--- Input data Enclosed Below ---

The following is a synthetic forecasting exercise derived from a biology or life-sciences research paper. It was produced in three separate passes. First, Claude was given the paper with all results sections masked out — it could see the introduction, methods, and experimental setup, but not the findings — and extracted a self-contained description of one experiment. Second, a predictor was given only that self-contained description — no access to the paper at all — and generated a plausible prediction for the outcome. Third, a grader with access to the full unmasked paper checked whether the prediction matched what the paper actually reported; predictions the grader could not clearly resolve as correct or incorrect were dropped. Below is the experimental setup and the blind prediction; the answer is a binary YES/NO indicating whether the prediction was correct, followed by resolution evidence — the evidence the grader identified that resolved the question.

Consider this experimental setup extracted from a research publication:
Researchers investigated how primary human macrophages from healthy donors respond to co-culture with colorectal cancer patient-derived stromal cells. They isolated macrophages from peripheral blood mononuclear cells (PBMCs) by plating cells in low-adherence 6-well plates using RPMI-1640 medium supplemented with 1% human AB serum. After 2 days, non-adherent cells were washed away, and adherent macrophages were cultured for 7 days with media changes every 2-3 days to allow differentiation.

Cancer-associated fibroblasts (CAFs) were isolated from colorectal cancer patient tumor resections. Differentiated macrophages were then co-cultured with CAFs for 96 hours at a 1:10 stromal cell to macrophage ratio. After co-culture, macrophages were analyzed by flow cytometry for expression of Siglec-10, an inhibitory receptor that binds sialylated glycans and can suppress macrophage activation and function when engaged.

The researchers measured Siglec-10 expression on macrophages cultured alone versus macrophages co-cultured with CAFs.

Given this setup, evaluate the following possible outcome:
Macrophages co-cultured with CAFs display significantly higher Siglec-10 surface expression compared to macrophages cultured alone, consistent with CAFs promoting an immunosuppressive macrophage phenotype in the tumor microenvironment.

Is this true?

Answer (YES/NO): YES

--- End of Enclosed Input data ---

● Action item:
Word for word, repeat every record.

● Written answer:
The following is a synthetic forecasting exercise derived from a biology or life-sciences research paper. It was produced in three separate passes. First, Claude was given the paper with all results sections masked out — it could see the introduction, methods, and experimental setup, but not the findings — and extracted a self-contained description of one experiment. Second, a predictor was given only that self-contained description — no access to the paper at all — and generated a plausible prediction for the outcome. Third, a grader with access to the full unmasked paper checked whether the prediction matched what the paper actually reported; predictions the grader could not clearly resolve as correct or incorrect were dropped. Below is the experimental setup and the blind prediction; the answer is a binary YES/NO indicating whether the prediction was correct, followed by resolution evidence — the evidence the grader identified that resolved the question.

Consider this experimental setup extracted from a research publication:
Researchers investigated how primary human macrophages from healthy donors respond to co-culture with colorectal cancer patient-derived stromal cells. They isolated macrophages from peripheral blood mononuclear cells (PBMCs) by plating cells in low-adherence 6-well plates using RPMI-1640 medium supplemented with 1% human AB serum. After 2 days, non-adherent cells were washed away, and adherent macrophages were cultured for 7 days with media changes every 2-3 days to allow differentiation.

Cancer-associated fibroblasts (CAFs) were isolated from colorectal cancer patient tumor resections. Differentiated macrophages were then co-cultured with CAFs for 96 hours at a 1:10 stromal cell to macrophage ratio. After co-culture, macrophages were analyzed by flow cytometry for expression of Siglec-10, an inhibitory receptor that binds sialylated glycans and can suppress macrophage activation and function when engaged.

The researchers measured Siglec-10 expression on macrophages cultured alone versus macrophages co-cultured with CAFs.

Given this setup, evaluate the following possible outcome:
Macrophages co-cultured with CAFs display significantly higher Siglec-10 surface expression compared to macrophages cultured alone, consistent with CAFs promoting an immunosuppressive macrophage phenotype in the tumor microenvironment.

Is this true?

Answer (YES/NO): YES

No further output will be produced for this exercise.